Abstract
Anti-infective agents are some of the most widely used therapeutic drugs worldwide. Overall, the most common serious adverse events attributable to antiinfective agents include liver injury, nephrotoxicity, hypersensitivity reactions, cardiac arrhythmias, drug-drug interactions and therapeutic failure. In clinical practice, serious problems of toxicity limit the usefulness of antimicrobial drugs.
In order to improve the design of clinical trials and better conceptualize research plans for the development of anti-infective drugs, it is important to take into consideration cutting-edge drug safety approaches that can be implemented during discovery and early phase studies, as well as promising methods and models for clinical research advancement.
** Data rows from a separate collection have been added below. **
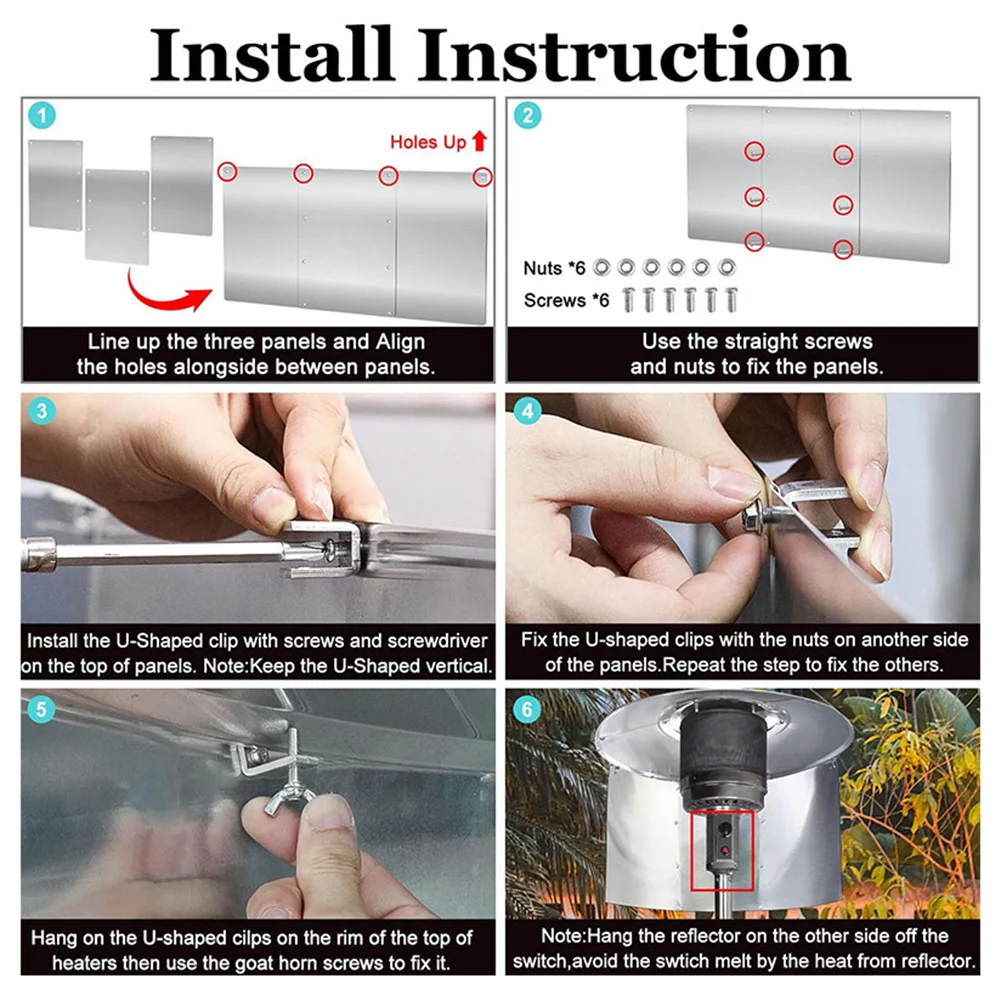 Install Instruction

1

Holes Up

Line up the three panels and Align the holes alongside between panels.

2

Nuts *6

Screws *6

Use the straight screws and nuts to fix the panels.

3

Install the U-Shaped clip with screws and screwdriver on the top of panels. Note:Keep the U-Shaped vertical.

4

Fix the U-shaped clips with the nuts on another side of the panels.Repeat the step to fix the others.

5

Hang on the U-shaped cilps on the rim of the top of heaters then use the goat horn screws to fix it.

6

Note:Hang the reflector on the other side off the switch,avoid the swtich melt by the heat from reflector.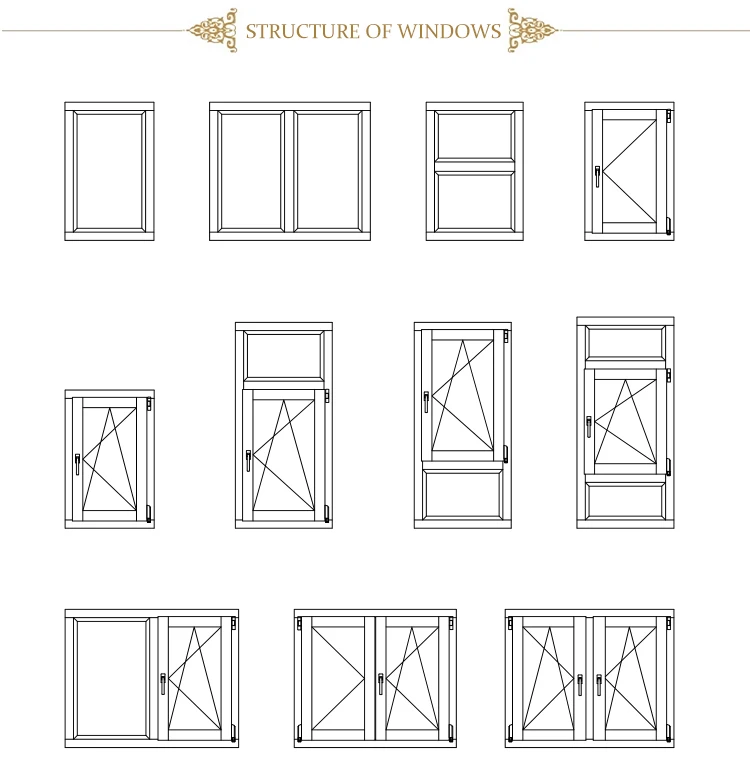 STRUCTURE OF WINDOWS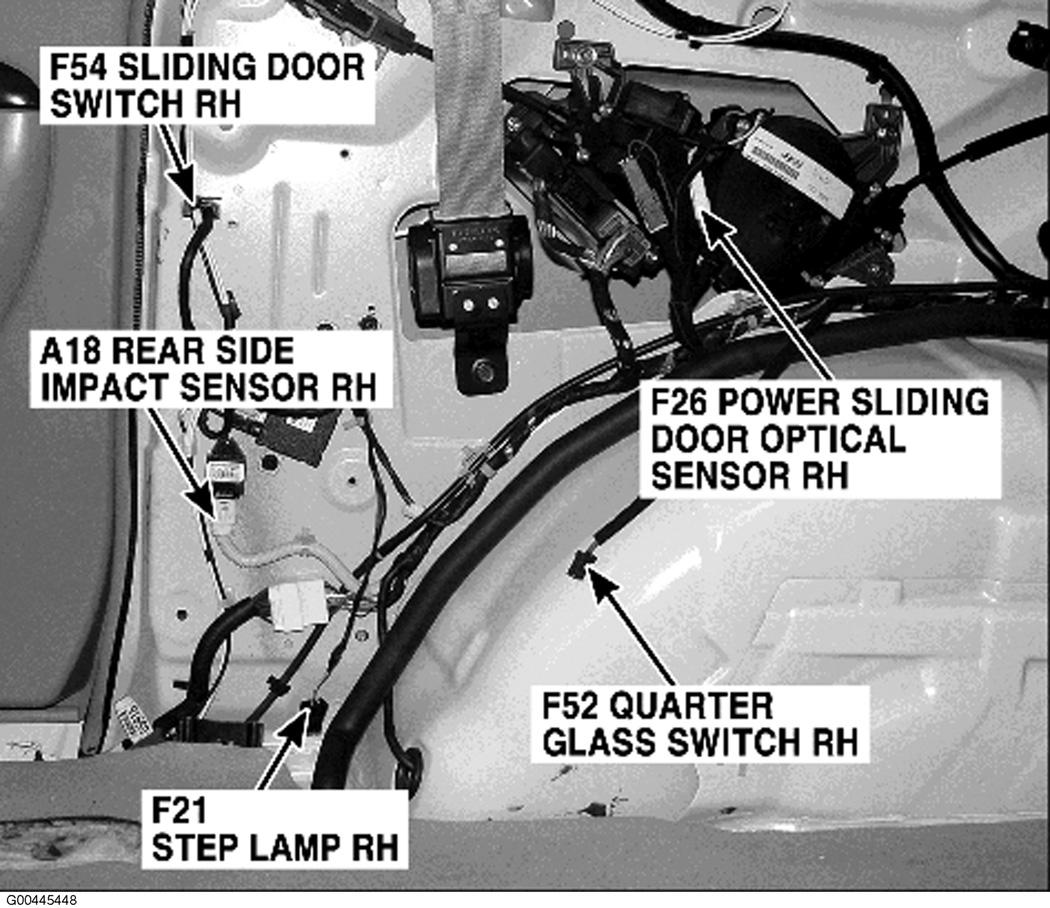 F54 SLIDING DOOR SWITCH RH

A18 REAR SIDE IMPACT SENSOR RH

F26 POWER SLIDING DOOR OPTICAL SENSOR RH

F52 QUARTER GLASS SWITCH RH

F21 STEP LAMP RH

G00445448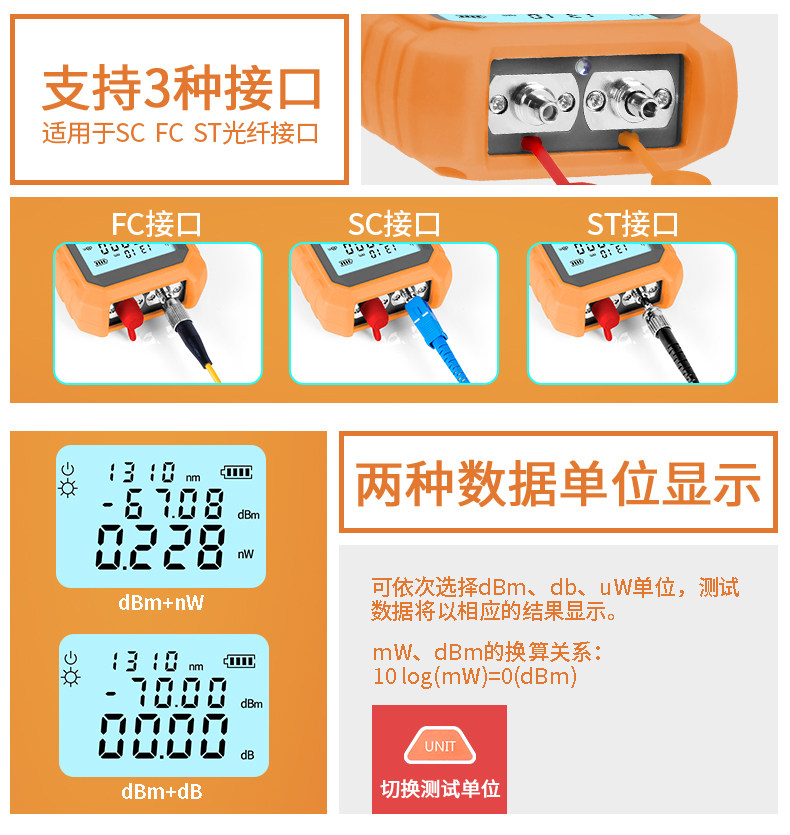 支持3种接口
适用于SC FC ST光纤接口

FC接口

SC接口

ST接口

1310 nm
-67.08 dBm
0.228 nW
dBm+nW

1310 nm
-70.00 dBm
00.00 dB
dBm+dB

两种数据单位显示

可依次选择dBm、db、uW单位，测试数据将以相应的结果显示。

mW、dBm的换算关系：
10 log(mW)=0(dBm)

UNIT
切换测试单位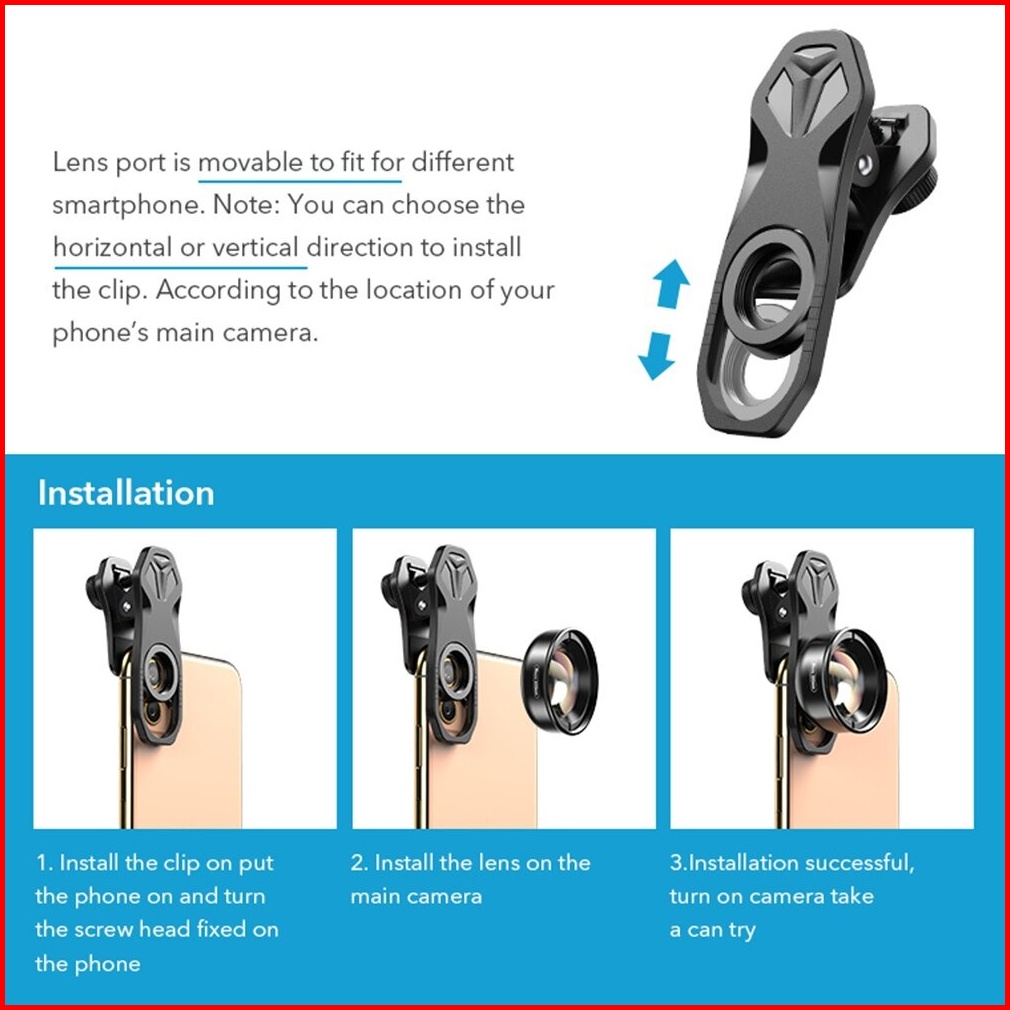 Lens port is movable to fit for different smartphone. Note: You can choose the horizontal or vertical direction to install the clip. According to the location of your phone's main camera.

Installation

1. Install the clip on put the phone on and turn the screw head fixed on the phone

2. Install the lens on the main camera

3.Installation successful, turn on camera take a can try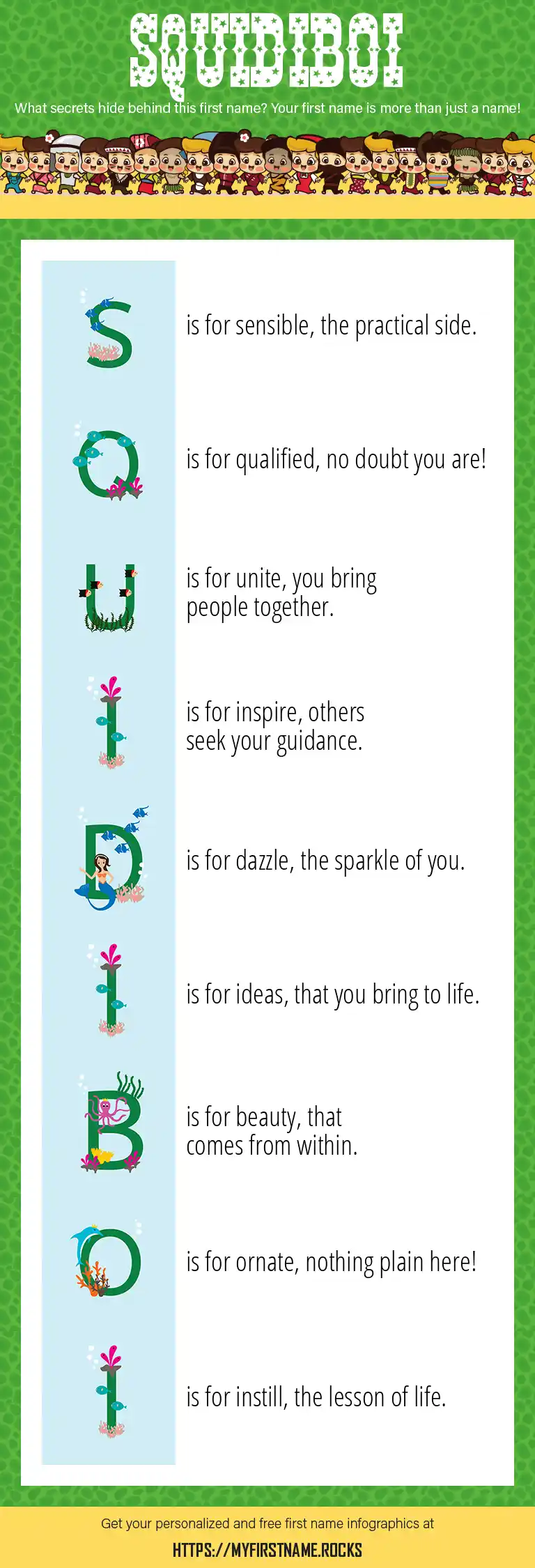 SQUIDIBOI

What secrets hide behind this first name? Your first name is more than just a name!

S is for sensible, the practical side.

Q is for qualified, no doubt you are!

U is for unite, you bring people together.

I is for inspire, others seek your guidance.

D is for dazzle, the sparkle of you.

I is for ideas, that you bring to life.

B is for beauty, that comes from within.

O is for ornate, nothing plain here!

I is for instill, the lesson of life.

Get your personalized and free first name infographics at

HTTPS://MYFIRSTNAME.ROCKS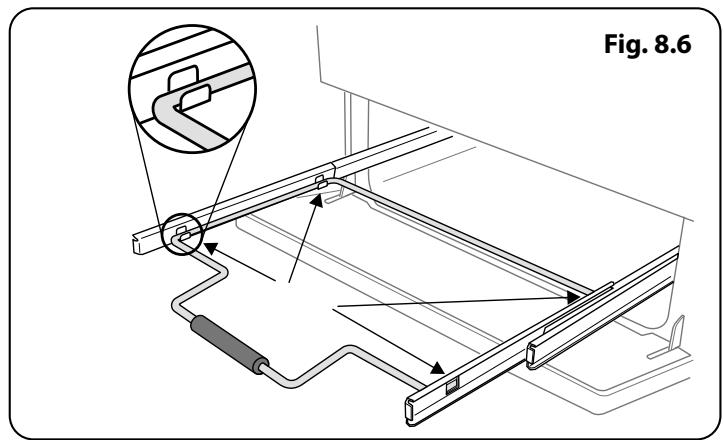 Fig. 8.6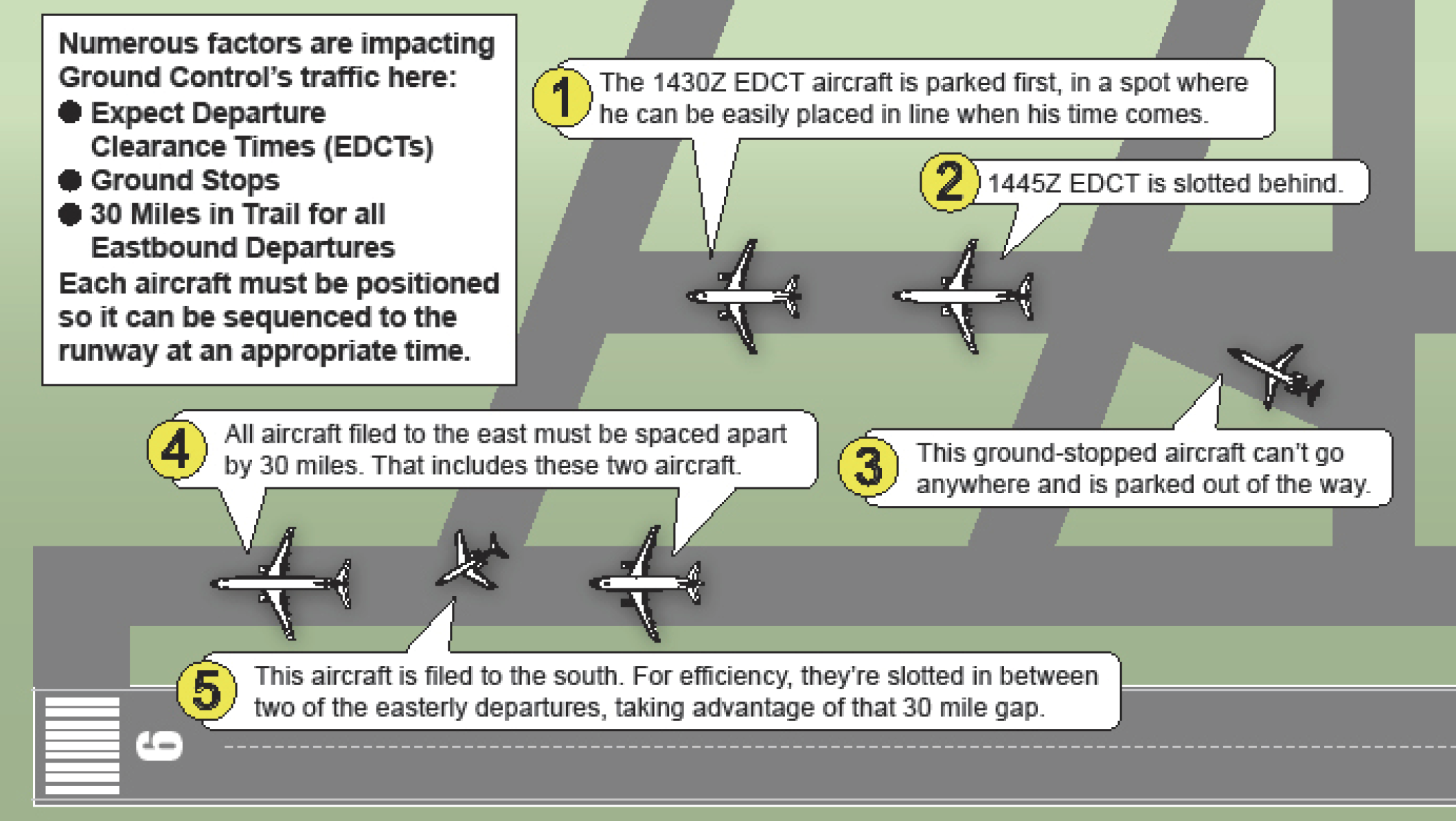 Numerous factors are impacting Ground Control's traffic here:
● Expect Departure Clearance Times (EDCTs)
● Ground Stops
● 30 Miles in Trail for all Eastbound Departures
Each aircraft must be positioned so it can be sequenced to the runway at an appropriate time.

1 The 1430Z EDCT aircraft is parked first, in a spot where he can be easily placed in line when his time comes.

2 1445Z EDCT is slotted behind.

3 This ground-stopped aircraft can't go anywhere and is parked out of the way.

4 All aircraft filed to the east must be spaced apart by 30 miles. That includes these two aircraft.

5 This aircraft is filed to the south. For efficiency, they're slotted in between two of the easterly departures, taking advantage of that 30 mile gap.

9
In the present text, we describe a holistic perspective inspired by chemoinformatics, systems biology, and predictive clinical pharmacology, to discuss the utility of in silico methods, preclinical models, genomics, translational biomarkers and postmarketing surveillance strategies for safety evaluation and risk detection during anti-infective drug development.
Keywords: Adverse effect, adverse reaction, AMES test, animal model, antiinfective drug, biomarkers, cardiotoxicity, chemoinformatics, clinical trial, Cramer rules, drug development, drug discovery, drug-induced toxicity, environmental risk assessment, hepatotoxicity, humanized mice, nephrotoxicity, pharmacogenomics, pharmacovigilance, preclinical study, quantitative structure-activity relationship (QSAR), systems toxicology, translational medicine, verhaar scheme, zebrafish.